Der neue Rassismus in der Schweiz

Langsam aber stetig ist es grösser geworden, dieses Geschwür mit dem Namen "Rassismus gegen die eigenen Bürgerinnen und Bürger".

 Es hat sich immer mehr in die Traditionen und Werthaltungen der Schweizerinnen und Schweizer eingefressen. Immer mehr Menschen werden von den Linken angesteckt. Ausländische Bewohner in unserem Land nehmen sich die Freiheit uns zu sagen, was wir zu tun und zu denken haben. Am stärksten spürt man das seit der Annahme der Minarettinitiative.

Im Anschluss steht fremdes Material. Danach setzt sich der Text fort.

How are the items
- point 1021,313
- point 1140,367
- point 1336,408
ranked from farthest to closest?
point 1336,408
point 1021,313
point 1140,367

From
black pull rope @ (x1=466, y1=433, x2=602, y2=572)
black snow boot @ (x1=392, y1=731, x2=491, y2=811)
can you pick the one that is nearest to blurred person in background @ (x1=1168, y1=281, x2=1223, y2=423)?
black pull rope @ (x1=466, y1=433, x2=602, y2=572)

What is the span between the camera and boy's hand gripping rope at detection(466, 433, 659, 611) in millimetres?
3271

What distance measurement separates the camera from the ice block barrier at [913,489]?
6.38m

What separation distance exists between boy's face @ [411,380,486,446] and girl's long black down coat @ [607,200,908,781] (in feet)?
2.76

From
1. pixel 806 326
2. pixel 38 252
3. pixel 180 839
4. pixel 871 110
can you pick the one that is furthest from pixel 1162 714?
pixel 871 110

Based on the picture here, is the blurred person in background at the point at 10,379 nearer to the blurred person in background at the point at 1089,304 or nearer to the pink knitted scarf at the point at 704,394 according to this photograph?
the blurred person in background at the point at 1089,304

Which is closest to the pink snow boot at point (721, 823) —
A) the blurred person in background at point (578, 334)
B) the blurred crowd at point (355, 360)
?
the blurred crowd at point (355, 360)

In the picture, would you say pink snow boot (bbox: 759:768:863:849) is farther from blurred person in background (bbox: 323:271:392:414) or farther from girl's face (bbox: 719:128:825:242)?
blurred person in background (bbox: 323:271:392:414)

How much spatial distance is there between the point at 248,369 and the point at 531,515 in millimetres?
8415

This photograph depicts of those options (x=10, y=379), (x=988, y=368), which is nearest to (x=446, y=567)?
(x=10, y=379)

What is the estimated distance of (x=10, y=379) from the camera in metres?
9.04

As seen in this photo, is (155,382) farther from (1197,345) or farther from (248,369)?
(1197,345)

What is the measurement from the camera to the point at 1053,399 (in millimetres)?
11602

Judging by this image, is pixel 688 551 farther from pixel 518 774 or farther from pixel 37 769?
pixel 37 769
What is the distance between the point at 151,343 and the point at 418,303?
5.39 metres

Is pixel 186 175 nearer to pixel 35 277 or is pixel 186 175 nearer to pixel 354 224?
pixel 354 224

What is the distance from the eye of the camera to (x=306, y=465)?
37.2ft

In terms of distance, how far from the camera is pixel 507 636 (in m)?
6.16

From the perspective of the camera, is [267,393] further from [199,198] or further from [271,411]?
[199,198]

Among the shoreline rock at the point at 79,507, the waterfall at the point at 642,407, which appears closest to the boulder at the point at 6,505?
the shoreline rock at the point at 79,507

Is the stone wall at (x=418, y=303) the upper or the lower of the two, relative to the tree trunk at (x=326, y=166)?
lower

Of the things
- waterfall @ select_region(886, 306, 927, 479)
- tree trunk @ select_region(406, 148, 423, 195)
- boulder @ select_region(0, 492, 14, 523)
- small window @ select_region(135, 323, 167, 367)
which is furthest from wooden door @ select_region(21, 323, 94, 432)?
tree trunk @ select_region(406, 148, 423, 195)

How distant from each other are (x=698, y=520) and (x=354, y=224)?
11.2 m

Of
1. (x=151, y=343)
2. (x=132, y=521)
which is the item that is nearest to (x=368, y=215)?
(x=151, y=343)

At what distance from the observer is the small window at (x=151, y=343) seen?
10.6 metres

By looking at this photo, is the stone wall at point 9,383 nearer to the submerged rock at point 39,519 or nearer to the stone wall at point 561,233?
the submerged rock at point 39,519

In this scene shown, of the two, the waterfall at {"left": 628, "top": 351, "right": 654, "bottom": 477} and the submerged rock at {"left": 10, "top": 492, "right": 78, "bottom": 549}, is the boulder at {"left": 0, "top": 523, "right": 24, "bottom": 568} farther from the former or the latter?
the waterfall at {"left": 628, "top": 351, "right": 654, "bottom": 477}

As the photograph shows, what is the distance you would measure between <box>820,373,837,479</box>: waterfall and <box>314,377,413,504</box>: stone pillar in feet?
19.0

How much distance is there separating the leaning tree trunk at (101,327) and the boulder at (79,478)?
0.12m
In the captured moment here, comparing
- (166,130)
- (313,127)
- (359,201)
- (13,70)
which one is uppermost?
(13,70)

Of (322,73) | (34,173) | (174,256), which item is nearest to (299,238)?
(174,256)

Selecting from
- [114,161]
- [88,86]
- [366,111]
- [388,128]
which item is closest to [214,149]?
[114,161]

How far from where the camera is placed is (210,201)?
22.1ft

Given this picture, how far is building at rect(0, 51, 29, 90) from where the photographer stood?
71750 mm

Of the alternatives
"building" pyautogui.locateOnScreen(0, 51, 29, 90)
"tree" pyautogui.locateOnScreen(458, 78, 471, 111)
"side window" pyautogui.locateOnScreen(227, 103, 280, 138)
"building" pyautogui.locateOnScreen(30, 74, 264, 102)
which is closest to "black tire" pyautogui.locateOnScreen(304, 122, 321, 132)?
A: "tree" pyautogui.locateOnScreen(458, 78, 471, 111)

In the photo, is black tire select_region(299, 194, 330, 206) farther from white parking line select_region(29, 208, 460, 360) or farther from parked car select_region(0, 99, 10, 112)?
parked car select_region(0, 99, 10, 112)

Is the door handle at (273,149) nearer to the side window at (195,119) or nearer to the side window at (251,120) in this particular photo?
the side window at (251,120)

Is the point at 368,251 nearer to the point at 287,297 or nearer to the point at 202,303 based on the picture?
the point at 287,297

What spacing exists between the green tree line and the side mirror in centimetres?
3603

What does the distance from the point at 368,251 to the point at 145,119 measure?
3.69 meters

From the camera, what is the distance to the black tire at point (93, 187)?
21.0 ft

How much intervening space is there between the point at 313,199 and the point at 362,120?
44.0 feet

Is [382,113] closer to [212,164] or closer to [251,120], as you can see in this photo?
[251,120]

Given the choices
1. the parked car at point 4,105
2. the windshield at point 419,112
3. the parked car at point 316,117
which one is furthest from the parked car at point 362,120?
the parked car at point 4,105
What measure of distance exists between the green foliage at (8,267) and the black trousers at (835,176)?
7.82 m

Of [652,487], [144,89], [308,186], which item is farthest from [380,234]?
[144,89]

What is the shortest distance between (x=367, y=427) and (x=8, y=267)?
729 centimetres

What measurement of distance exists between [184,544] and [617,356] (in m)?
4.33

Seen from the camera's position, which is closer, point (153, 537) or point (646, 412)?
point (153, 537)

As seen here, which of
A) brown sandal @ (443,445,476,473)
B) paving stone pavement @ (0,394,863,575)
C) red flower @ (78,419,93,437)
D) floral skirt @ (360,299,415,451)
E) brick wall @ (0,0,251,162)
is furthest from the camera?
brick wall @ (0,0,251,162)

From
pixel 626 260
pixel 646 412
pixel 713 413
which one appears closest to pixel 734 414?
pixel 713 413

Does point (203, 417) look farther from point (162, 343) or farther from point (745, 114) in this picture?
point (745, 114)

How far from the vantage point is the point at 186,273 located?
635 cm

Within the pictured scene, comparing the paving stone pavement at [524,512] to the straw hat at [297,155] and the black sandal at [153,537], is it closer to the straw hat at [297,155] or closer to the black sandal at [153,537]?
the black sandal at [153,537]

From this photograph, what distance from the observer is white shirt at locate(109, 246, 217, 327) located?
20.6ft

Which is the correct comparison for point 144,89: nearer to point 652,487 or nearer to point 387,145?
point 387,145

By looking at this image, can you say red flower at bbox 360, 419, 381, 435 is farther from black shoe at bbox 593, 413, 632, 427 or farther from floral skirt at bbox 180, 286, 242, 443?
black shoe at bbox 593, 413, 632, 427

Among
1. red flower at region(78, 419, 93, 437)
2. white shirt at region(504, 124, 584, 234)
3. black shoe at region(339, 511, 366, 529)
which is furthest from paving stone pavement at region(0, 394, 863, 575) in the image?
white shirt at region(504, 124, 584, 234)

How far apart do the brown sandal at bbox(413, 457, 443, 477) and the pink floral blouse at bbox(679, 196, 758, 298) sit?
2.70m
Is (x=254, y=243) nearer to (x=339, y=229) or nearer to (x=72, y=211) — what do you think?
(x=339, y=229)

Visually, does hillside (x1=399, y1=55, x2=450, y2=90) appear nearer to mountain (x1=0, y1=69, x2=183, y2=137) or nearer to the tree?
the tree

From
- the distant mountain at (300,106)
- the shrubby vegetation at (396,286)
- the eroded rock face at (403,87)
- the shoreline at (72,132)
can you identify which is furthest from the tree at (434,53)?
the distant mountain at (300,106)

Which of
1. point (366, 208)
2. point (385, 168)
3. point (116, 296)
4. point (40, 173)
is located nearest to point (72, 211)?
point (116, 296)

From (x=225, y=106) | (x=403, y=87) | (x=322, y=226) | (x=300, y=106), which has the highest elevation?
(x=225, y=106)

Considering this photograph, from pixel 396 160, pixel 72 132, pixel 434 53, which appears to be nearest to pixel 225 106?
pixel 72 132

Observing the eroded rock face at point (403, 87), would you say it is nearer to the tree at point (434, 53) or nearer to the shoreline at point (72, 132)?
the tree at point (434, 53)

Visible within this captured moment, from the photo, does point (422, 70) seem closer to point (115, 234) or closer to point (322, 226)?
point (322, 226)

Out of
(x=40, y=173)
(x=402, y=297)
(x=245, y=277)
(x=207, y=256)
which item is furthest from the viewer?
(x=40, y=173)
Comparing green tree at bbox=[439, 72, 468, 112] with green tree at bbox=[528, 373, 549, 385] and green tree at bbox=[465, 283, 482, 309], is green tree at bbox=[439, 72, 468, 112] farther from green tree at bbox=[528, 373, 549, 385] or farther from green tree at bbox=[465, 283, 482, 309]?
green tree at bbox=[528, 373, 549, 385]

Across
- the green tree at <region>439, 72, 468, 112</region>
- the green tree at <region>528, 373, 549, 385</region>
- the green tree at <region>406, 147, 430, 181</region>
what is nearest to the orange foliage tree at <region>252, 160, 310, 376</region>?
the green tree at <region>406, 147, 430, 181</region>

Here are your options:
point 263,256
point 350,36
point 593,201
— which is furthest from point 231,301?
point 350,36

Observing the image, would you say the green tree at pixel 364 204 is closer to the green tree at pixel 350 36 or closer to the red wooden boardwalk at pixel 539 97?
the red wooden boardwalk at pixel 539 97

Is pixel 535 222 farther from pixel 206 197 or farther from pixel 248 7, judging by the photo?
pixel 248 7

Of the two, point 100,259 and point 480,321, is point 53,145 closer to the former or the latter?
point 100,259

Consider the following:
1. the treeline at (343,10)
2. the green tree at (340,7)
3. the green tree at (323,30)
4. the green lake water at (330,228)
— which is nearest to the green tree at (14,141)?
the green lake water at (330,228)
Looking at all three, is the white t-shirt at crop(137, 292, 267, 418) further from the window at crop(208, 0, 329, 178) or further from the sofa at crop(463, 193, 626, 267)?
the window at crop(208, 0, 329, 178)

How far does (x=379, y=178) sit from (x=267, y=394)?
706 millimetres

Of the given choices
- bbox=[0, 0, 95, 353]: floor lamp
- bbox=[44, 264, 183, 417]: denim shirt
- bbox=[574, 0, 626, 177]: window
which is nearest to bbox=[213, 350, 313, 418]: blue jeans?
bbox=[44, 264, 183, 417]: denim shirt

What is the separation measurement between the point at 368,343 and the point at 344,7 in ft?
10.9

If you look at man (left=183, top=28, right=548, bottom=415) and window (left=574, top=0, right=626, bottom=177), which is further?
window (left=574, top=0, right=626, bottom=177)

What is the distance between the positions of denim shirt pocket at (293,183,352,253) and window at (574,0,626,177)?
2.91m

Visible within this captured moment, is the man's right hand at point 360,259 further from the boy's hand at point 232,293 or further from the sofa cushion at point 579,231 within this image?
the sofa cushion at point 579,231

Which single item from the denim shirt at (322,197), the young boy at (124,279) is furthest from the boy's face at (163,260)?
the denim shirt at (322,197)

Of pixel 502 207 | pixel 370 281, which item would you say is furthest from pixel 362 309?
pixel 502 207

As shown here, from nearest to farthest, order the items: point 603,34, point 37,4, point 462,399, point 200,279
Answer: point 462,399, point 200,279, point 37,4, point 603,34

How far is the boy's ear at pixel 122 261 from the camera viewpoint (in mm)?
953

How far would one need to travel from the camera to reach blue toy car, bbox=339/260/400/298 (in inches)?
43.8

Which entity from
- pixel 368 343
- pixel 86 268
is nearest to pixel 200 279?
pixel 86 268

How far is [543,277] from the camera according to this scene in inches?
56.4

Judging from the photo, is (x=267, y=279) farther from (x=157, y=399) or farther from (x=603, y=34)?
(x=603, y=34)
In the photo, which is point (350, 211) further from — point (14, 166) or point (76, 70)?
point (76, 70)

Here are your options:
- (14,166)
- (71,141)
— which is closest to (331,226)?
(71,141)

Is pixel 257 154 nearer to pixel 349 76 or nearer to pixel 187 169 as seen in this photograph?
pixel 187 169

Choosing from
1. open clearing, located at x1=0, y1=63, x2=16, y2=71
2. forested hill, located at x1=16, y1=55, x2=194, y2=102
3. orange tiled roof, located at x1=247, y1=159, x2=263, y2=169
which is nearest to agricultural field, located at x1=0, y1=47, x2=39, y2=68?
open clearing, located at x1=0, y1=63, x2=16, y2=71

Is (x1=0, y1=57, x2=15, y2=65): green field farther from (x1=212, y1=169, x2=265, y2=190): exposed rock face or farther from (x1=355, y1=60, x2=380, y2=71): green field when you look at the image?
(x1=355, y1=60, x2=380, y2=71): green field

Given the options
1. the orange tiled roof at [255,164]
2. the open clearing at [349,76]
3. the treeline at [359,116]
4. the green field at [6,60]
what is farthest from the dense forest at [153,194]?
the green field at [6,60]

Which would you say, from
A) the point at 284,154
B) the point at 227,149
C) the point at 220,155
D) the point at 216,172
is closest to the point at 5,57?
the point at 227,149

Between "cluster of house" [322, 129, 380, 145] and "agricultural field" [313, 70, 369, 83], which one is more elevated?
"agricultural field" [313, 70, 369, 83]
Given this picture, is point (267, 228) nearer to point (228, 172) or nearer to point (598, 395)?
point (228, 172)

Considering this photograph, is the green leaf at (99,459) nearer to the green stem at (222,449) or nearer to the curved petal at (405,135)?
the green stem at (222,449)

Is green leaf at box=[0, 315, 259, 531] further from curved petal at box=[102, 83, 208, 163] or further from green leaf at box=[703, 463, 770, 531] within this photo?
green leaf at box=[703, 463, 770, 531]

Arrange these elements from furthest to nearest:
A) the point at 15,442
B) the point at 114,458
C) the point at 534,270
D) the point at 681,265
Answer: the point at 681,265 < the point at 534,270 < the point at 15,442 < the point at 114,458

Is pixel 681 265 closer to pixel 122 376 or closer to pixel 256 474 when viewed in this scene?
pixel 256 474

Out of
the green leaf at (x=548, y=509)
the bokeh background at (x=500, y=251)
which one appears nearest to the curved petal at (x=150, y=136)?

 Der Wille einer Mehrheit unseres Volkes wird selbst von höchsten politischen Vertreterinnen und Vertretern nicht mehr akzeptiert. Ist das Demokratie? Nein; es ist eine grosse Gefahr für unser Land. Schweizerinnen und Schweizer verunglimpfen öffentlich ihre eigenen Landsleute wegen ihrer Meinung und wegen ihrem Recht, die persönliche Meinung kund zu tun, und den Willen der Mehrheit des Volkes durchzusetzen.

 Die Schweiz wird aber andererseits von vielen Ländern als Vorzeigemodell für die direkt gelebte Demokratie gerühmt - und auch bewundert. Was passiert da mit uns? Ver­schiedene selbsternannte Königinnen und Könige haben das Gefühl, sie müssten sich ir­gendwo entschuldigen, nur weil wir von unserem demokratischen Recht Gebrauch machen. Das kann doch nicht sein!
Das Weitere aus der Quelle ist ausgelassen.